***** LISTING *****

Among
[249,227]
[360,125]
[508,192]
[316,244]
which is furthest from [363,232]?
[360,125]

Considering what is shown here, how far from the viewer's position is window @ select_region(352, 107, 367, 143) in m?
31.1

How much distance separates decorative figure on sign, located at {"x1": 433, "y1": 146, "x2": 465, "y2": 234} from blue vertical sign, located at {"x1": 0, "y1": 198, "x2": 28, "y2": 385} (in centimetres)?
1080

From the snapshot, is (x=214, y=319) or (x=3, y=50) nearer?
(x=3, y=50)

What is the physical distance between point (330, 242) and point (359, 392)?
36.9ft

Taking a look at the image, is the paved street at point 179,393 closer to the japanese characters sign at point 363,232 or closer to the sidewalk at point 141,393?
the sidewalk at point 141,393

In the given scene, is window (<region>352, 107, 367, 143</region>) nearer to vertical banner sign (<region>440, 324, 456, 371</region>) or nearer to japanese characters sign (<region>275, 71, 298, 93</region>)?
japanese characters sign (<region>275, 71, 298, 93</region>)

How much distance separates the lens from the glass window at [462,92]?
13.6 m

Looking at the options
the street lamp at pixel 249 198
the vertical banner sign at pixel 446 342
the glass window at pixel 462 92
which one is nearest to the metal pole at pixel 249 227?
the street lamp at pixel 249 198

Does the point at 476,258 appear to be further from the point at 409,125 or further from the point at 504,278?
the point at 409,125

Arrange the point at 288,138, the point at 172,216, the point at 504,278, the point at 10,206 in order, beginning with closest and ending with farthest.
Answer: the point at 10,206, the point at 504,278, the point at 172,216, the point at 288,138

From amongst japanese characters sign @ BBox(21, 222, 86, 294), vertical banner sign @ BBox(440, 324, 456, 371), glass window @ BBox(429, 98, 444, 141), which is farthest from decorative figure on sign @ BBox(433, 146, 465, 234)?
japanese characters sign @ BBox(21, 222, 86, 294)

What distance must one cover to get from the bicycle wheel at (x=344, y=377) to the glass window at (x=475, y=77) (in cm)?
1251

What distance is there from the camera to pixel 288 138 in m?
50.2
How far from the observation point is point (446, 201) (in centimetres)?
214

*****
***** LISTING *****

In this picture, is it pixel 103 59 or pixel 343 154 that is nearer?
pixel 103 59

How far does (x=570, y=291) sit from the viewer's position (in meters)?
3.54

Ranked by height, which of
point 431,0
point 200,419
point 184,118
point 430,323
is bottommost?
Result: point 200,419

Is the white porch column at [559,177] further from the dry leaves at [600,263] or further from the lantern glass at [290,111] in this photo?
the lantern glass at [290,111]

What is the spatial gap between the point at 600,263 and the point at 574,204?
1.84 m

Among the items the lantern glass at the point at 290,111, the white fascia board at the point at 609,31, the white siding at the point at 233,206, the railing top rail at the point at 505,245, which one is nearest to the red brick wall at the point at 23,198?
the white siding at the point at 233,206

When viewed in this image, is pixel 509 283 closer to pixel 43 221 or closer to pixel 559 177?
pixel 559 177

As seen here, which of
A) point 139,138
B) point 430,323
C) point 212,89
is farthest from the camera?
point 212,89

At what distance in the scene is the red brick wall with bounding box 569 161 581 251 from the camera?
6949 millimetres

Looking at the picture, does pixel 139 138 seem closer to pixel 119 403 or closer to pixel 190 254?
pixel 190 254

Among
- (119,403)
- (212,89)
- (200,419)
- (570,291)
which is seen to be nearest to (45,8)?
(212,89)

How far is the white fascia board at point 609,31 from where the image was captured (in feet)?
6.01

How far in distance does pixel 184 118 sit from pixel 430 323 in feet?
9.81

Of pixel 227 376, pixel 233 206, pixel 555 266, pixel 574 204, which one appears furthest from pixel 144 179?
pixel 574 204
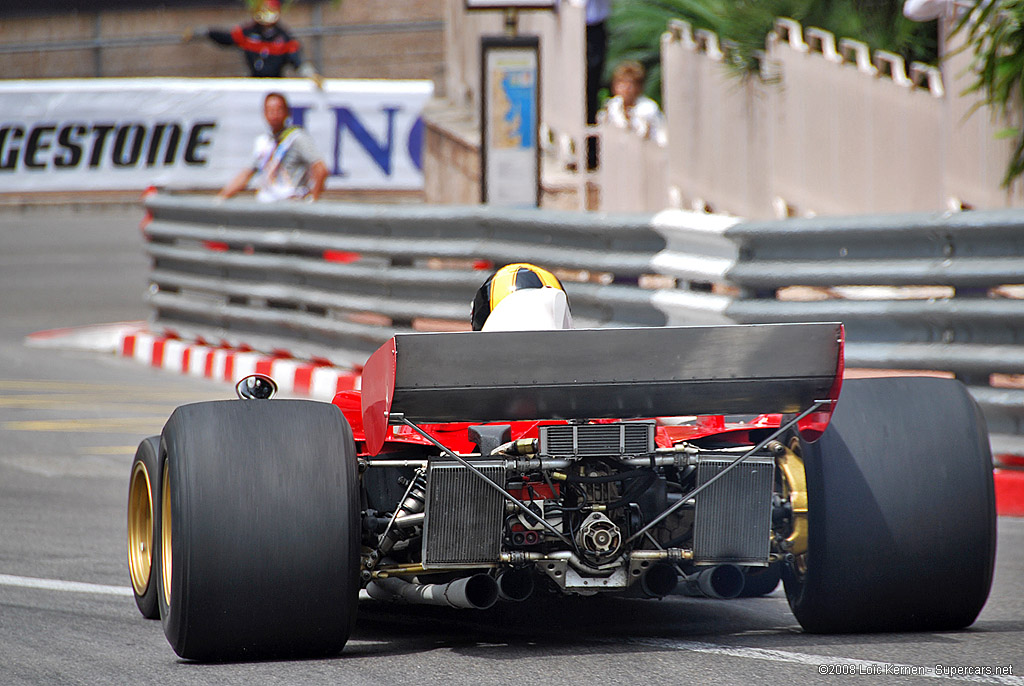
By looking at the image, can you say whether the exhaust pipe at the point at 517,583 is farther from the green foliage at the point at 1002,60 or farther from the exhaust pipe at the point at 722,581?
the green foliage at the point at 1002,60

*****

Copy the rows from the line containing "How far does" through the line containing "Result: point 200,419", reproducing each one without any change.

How far does (x=570, y=291) sit from the viewer's position (in meters)?
3.54

Ranked by height, which of
point 431,0
point 200,419
point 184,118
point 430,323
is bottommost?
Result: point 200,419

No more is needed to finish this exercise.